= Healthy Families Parenting Inventory =

Instrument to assess the likelihood of child maltreatment

The Healthy Families Parenting Inventory (HFPI) is an assessment instrument used by early childhood educators and home visitors in the United States and internationally (See, e.g. Turkey) to measure change in nine parenting domains. The HFPI has been used extensively with the home visitation model to assess parent-focused outcomes in federal- and state-supported home visitation programs, and is used to assess the likelihood of child maltreatment.

==History==

In 1990, a report by the U.S. Advisory Board on Child Abuse and Neglect drew attention to the problem of child abuse in the country. After the report, home visitation programs in the U. S. started to be developed by several organizations, such as Healthy Families America, Parents as Teachers, and Nurse-Family Partnership. In 2010, a national inventory recorded 119 home visitation models in 46 states.
The Healthy Families Parenting Inventory (HFPI) was developed in 2004 to promote evaluation of such parenting programs and to respond to the need for an outcome instrument sensitive to change. The HFPI was initially developed for the evaluation of accredited Healthy Families America Programs.
In 2017, the HFPI was translated and adopted by state services in Turkey.

==Implementation==

The HFPI is used by home visitors to develop focused interventions and to address family strengths and critical needs. The HFPI was developed specifically for use in evaluating home visitation programs for populations of at-risk children from birth to five years of age. The HFPI may be used starting at the birth of a child and every six months afterward. The 63-item instrument measures aspects of behavior, attitudes, and perceptions related to parenting. The 63 items are divided into nine parenting domains. Five subscales (Problem Solving, Depression, Personal Care, Role Satisfaction, and Parenting Efficacy) examine the role of the parent. Two subscales (Home Environment and Parent/Child Interaction) target the family level. The Social Support subscale examines the community level. The Mobilizing Resources subscale deals with the community level and the broader societal level. The items for the HFPI are written as declarative statements (i. e. "I feel supported by others" / "I have organized my home for raising a child" / "I feel I'm doing an excellent job as a parent"). The time length for the completion of the instrument is approximately 10 minutes.

==Subscales==

The nine subscales are organized as follows:

=== Social Support ===

The Social Support subscale (items 1–5) measures the connectedness of parents to their friends, family, community, and other support resources.

=== Problem-solving ===

The Problem-solving subscale (items 6–11) measures parents' resilience and ability to deal with problems.

=== Depression ===

The Depression subscale (items 12–20) is designed to identify signs of clinical depression in parents.

=== Personal Care ===

The Personal Care subscale (items 21–25) measures the attention parents pay to their well-being.

=== Mobilizing Resources ===

The Mobilizing Resources subscale (items 26–31) measures the ability of parents to ask for outside help when necessary.

=== Role Satisfaction ===

The Role Satisfaction subscale (items 32–37) measures the level of satisfaction parents have about their role as caregivers.

=== Parent/child Interaction ===

Parent/child Interaction (items 38–47) examines the attachment between the parent and child.

=== Home environment ===
The Home Environment subscale (items 48–57) measures if and how a parent has created a safe, supportive and responsive home environment for their child.

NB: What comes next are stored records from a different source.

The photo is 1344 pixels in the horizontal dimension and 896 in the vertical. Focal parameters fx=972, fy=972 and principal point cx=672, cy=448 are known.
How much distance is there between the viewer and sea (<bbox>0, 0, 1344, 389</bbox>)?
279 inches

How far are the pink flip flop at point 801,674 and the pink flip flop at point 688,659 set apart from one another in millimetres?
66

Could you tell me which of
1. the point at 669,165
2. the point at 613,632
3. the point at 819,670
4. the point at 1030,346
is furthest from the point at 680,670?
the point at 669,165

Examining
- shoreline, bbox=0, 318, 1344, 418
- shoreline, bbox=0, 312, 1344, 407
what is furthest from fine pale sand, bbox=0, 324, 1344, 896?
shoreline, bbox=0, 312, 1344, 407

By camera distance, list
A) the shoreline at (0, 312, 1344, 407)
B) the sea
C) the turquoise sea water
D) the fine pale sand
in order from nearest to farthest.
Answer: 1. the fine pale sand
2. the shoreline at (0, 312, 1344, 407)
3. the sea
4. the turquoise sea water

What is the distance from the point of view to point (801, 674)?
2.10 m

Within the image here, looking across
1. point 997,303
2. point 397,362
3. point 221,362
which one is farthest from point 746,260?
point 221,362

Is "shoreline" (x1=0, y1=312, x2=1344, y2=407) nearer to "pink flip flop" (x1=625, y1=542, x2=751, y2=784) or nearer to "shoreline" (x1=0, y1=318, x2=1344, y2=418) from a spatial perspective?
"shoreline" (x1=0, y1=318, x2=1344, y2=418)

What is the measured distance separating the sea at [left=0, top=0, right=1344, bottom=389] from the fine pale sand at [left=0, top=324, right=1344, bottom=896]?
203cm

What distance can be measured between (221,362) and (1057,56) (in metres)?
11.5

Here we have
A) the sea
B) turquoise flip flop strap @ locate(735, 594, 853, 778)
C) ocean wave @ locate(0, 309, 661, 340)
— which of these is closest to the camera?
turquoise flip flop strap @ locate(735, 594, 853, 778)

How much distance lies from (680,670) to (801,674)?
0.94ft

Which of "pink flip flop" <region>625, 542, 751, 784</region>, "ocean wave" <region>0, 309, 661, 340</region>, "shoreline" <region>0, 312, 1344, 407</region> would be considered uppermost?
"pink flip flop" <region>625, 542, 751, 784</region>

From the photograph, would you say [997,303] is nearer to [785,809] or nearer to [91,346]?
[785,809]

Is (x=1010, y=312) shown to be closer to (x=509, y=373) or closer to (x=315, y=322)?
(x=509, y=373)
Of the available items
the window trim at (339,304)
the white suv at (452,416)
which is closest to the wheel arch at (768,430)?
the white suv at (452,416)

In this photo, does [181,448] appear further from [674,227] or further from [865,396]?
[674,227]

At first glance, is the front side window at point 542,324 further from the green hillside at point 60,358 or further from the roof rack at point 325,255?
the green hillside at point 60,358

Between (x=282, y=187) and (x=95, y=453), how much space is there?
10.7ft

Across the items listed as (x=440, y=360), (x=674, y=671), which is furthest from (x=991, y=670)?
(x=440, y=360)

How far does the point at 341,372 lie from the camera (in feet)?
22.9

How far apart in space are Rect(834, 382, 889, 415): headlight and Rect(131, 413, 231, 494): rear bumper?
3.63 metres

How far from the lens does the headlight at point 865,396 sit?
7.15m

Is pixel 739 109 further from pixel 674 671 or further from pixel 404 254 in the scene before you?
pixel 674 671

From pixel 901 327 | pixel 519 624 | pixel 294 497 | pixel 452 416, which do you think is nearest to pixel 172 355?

=== Parenting Efficacy ===

The Parenting Efficacy subscale (items 58–63) measures the prevalence of caregivers' positive attitudes regarding their parenting abilities.

==Scoring==

The subscales of the HFPI are scored individually by calculating the items within each domain, with scores ranging from a low of 5 to a high of 50. The items are scored using a Likert scale comprising "rarely or never, a little of the time, some of the time, a good part of the time, and always or most of the time." There are an additional seven red flag questions across two subscales designed to indicate the need for special intervention on behalf of the home visitors.